[start of PROVIDED INFORMATION]

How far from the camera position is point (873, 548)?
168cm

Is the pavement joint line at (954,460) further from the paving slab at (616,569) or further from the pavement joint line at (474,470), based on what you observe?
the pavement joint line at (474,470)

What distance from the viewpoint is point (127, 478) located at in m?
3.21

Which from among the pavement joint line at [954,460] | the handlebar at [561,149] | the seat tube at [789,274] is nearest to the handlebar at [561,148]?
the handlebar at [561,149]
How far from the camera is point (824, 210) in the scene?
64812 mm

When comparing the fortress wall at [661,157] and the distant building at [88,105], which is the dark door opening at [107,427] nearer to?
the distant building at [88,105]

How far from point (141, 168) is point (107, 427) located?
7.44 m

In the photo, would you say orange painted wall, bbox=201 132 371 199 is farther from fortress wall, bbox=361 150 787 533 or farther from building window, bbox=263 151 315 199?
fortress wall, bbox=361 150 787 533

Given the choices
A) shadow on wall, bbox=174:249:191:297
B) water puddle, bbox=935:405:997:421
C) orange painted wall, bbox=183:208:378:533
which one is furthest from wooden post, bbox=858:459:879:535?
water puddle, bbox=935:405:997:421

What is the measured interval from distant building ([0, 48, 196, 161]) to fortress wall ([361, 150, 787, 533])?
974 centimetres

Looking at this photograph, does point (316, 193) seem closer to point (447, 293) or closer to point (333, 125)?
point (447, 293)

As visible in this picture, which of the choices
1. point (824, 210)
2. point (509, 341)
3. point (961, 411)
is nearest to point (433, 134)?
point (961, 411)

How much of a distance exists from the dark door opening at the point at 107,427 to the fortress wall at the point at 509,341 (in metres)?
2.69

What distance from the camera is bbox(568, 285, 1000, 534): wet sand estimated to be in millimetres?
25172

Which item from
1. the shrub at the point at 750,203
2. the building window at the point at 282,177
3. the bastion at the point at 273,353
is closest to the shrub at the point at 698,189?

[end of PROVIDED INFORMATION]

== SHORT PROBLEM ==
Rewrite all of the records above, replacing every "camera" with "lens" and leaving everything else unchanged.

== CORRECT RESPONSE ==
How far from the lens position is point (873, 548)?
168cm

Is the pavement joint line at (954,460) further from the paving slab at (616,569) or further from the pavement joint line at (474,470), based on what you observe?
the pavement joint line at (474,470)

What distance from the viewpoint is point (127, 478) located at in m?
3.21

Which from among the pavement joint line at [954,460] | the handlebar at [561,149] | the seat tube at [789,274] is nearest to the handlebar at [561,148]?
the handlebar at [561,149]
How far from the lens is point (824, 210) in the scene?
64812 mm

When comparing the fortress wall at [661,157] and the distant building at [88,105], which is the dark door opening at [107,427] nearer to?
the distant building at [88,105]

How far from point (141, 168) is point (107, 427) located?
7.44 m

In the photo, would you say orange painted wall, bbox=201 132 371 199 is farther from fortress wall, bbox=361 150 787 533 or farther from building window, bbox=263 151 315 199?
fortress wall, bbox=361 150 787 533

Given the choices
A) shadow on wall, bbox=174:249:191:297
B) water puddle, bbox=935:405:997:421
C) orange painted wall, bbox=183:208:378:533
which one is furthest from wooden post, bbox=858:459:879:535?
water puddle, bbox=935:405:997:421

What is the measured interval from distant building ([0, 48, 196, 161]) to fortress wall ([361, 150, 787, 533])?
974 centimetres

Looking at this photograph, does point (316, 193) seem closer to point (447, 293) or closer to point (333, 125)?
point (447, 293)

As visible in this picture, which of the choices
1. point (824, 210)
2. point (509, 341)
3. point (961, 411)
is nearest to point (433, 134)?
point (961, 411)

How much of a distance exists from the dark door opening at the point at 107,427 to the fortress wall at the point at 509,341 (in metres)?
2.69

What distance from the lens is bbox(568, 285, 1000, 534): wet sand estimated to be in millimetres?
25172

Which item from
1. the shrub at the point at 750,203
2. the building window at the point at 282,177
3. the bastion at the point at 273,353
is closest to the shrub at the point at 698,189?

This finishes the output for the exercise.